Nothing is guaranteed with cats, every one has their own personality. You should do a search for "siamese" in the behavior forum and see what fun threads pop up. :grin:


----------



## spotty cats (Sep 23, 2011)

Talk to the breeders, they'll know the personality and temperaments of their cats. I know all my cats and kittens bred meet the standard breed description.


----------



## howsefrau32 (Mar 6, 2013)

I love Siamese cats, want to own one someday, it's my dream cat  I know someone who has 3 Siamese cats and if you've had one before, I guess you know how vocal they are. When this girls 3 cats are all mewing at the same time, it is SO loud, but I find it hysterical and it doesn't bother me. I have an all black cat that acts just like a Siamese cat, he is very, very loud and whiny. I think he would drive some people crazy, and I think Siamese cats would drive some people crazy with how loud they are, but it doesn't bother me. I find them fascinating. I don't know anything at all about the different types that you listed, but I am very anxious to see what you get


----------



## NebraskaCat (Jan 15, 2013)

Joey, I'm sorry for your recent loss of your little friend.

There are some cat breeders and former breeders on the forum membership (like Spotty Cats) who can give good information regarding breeds and breed characteristics.

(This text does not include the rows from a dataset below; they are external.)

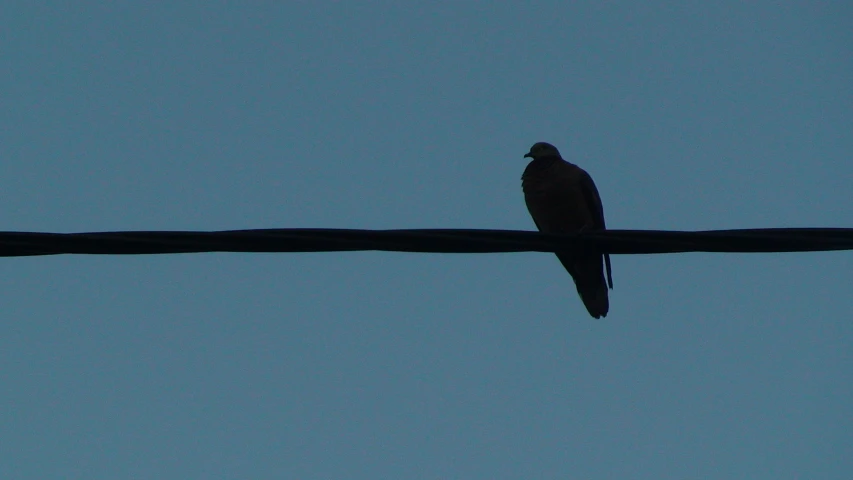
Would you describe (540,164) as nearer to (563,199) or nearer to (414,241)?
(563,199)

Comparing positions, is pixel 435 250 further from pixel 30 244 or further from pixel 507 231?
pixel 30 244

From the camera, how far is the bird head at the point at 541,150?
24.8 feet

I would also like to put in a brief plug for shelter cats. You get to interact with them in advance so you have an idea of personality (but like Marie73 said, there are no guarantees). When touring shelters and interacting with cats there, you will see many combinations of characteristics and dispositions, some very closely resembling specific breeds. Shelter cats are usually less expensive. And best of all, the cat gets to have a say in the selection process.

That was just my $0.02.


----------



## howsefrau32 (Mar 6, 2013)

THis is why as much as I want an adorable ragdoll or fluffy himalayan, I probably couldn't do it.....pick one over a shelter cat. I never get a chance to go look at a shelter though......these cats keep finding me!


----------



## catloverami (Jul 5, 2010)

There's a big difference between Cornish Rex and Devon Rex in personality and looks....the Devons have that pixie-look to their faces, whereas the Cornish head is more like the Orientals and Siamese. My Devon Rex breeder was a former Cornish Rex breeder, but she found them too active, and "off the wall", and switched to breeding Devons, which are active, curious, loving, but because of British Shorthair used in their breeding background, gives them a more quiet and calm personality than a Cornish Rex. From my observation Siamese are more talkative and a little more active than Devons, and but not as much as a Cornish Rex.


----------